- Born: May 31, 1950 (age 76)
- Education: University of Hawaii, Manoa (BA) Brigham Young University (MA) University of Calgary (PhD)
- Occupations: Family therapist, professor
- Spouse: Russell M. Nelson (m. 2006; died 2025)

= Wendy Watson Nelson =

American academic

Wendy L. Watson Nelson (born May 31, 1950) is a Canadian-American marriage and family therapist and professor. She worked with the Family Nursing Unit (FNU) at the University of Calgary (U of C) from 1983 to 1992, training graduate students to use family systems therapy with families of patients. Her academic work in articles and in the book Beliefs: The Heart of Healing in Families and Illness helped develop a practical and theoretical framework for family systems nursing. She is the widow of Russell M. Nelson, former president of the Church of Jesus Christ of Latter-day Saints (LDS Church).

==Education==
Wendy Watson grew up in Raymond, Alberta. She is the second of three children born to Leonard and Laura McLean Watson. She received her RN certification from the Calgary General Hospital School of Nursing in 1970. She earned a bachelor's degree in psychology from the University of Hawaii at Manoa in 1973 and a master's degree in marriage and family therapy at Brigham Young University (BYU) in 1975.

==Career==
Beginning in 1980, Watson practiced as a marriage and family therapist part-time, which she continued until at least 2004. She started teaching at the U of C as an assistant professor on the nursing faculty in 1981, and completed a PhD in family therapy and gerontology there in 1984. In 1986 she became an associate professor on the nursing faculty.

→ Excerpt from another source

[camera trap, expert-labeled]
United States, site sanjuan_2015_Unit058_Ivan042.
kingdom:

Watson co-edited The Cutting Edge of Family Nursing in 1990, in which she co-authored a chapter describing the FNU at U of C, a unit that provided family therapy to patients and training to graduate nursing students. This work was a clinical application of the family systems nursing taught at U of C's nursing program. The family systems nursing approach used knowledge of nursing and family therapy to focus on the family as the "unit of care", where "the family's ability to change depends upon their ability to alter their perception of the problem". Watson was the education coordinator in the FNU from 1983 to 1992. In her work with the FNU, she wrote and produced five educational videos. The U of C awarded her a Teaching Excellence Award in 1991.

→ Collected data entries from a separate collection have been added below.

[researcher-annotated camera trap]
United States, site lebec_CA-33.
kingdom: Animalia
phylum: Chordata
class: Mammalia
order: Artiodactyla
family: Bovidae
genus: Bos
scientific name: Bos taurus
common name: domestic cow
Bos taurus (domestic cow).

In 1993, she joined the BYU College of Family, Home and Social Sciences as an associate professor in the marriage and family therapy graduate program. From 1994 to 1997, she was a reviewer for the Journal of Family Nursing. In 1996, she co-authored Beliefs: The Heart of Healing in Families and Illness with Lorraine M. Wright and Janice M. Bell. The authors developed the Family Systems Nursing Model, a "world famous model for family nursing practice". Larry Mauksch, reviewing the book in Families, Systems, and Health, commended the extensive literature review and approachable prose, but criticized the book's method of identifying and analyzing moments of change in therapy as unscientific. Mauksch wrote that the book "extended the application of narrative approaches beyond psychosocial problems to broader, biopsychosocial-spiritual contexts". The book was later translated into Swedish and Japanese. Watson's work on the book and with the FNU is often cited as helping to develop the family systems nursing framework. Watson became a full professor in 1997. She wrote many journal articles and book chapters during her academic career.

Nelson chaired BYU's Women's Conference in 1999 and 2000. She has spoken internationally at more than two hundred scholarly conferences. She retired in May 2006.

==Personal life==
She and Russell M. Nelson were married in the Salt Lake Temple on April 6, 2006, while Nelson was a member of the LDS Church's Quorum of the Twelve Apostles.